4.                  To the extent the Seller fails to establish that the Home is not the property of the bankruptcy estate, the trustee has the right to avoid the transfer and recover the proceeds of the home for the benefit of the bankruptcy estate.

 

 

Day-By-Day Enterprises, Inc. v. Franchise Mortgage Acceptance Corp. and GMAC Commercial Mortgage Corp. (In re Day-By-Day Enterprises, Inc.) Adv.
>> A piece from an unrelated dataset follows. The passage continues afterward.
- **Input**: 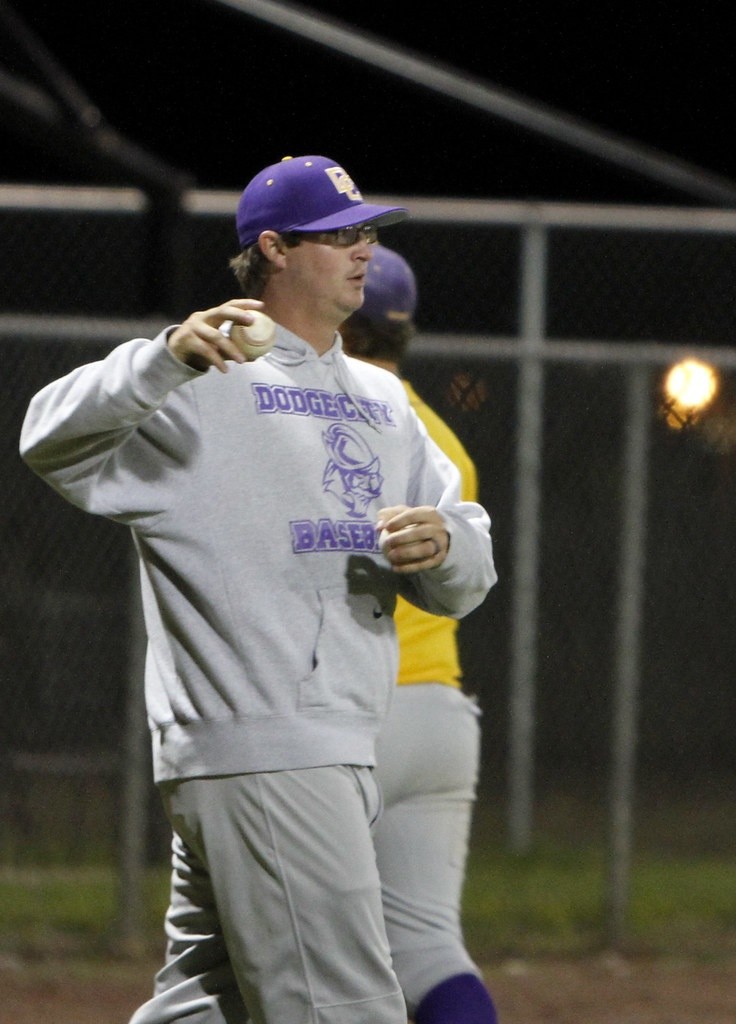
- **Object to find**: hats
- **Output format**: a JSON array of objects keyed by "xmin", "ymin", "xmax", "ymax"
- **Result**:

Case No. 04-5246; Case No. 04-11794-11 (S. Saidian, M. Masoner) (D. Somers) (February 11, 2005).

 

 

MEMORANDUM OF DECISION

 

Facts:

 

            The debtor Day-By-Day Enterprises, Inc. (“debtor”) operates seven Burger King restaurants in Kansas, including a store located in Hutchinson, Kansas (“Hutchinson Burger King”).  The Hutchinson Burger King is operated under a franchise granted by Burger King Corporation (“Burger King”).  Burger King owns the land and buildings, and leased the property to Douglas Day, who later assigned a fifty percent interest in the Hutchinson Burger King to his wife, and the couple later assigned all interest to the debtor.  The original lease, the assignment to the wife and the assignment to the debtor (“Lease Documents”) were not filed with the Register of Deeds.

 

            The debtor borrowed certain funds from Franchise Mortgage Acceptance Corp. , and later assigned (“Secured Lender”) and to secure payment, the debtor pledged a mortgage on his leasehold interest in the Hutchinson Burger King and a security interest in all personal property.  The Secured Lender filed the appropriate financing statements to secure and properly perfect the personal property, and noted the lease on the finance statements.  The Secured Lender failed to record the mortgage on the debtor’s leasehold interest until January 12, 2004.  Shortly thereafter, the Secured Lender filed a state court action, seeking to foreclose its mortgage on the leasehold and its security interest in the personal property.  On April 8, 2004, the debtor filed a Chapter 11 bankruptcy petition and later filed an adversary complaint to avoid its mortgage on the leasehold as a preference.  The Secured Lender argued that the finance statement gave constructive notice of the mortgage outside the ninety day preference period.

 

Holding:

 

            The finance statement does not give a hypothetical purchaser constructive notice of the mortgage.  The debtor is entitled to avoid the mortgage on its leasehold interest in the Hutchinson Burger King as a preference.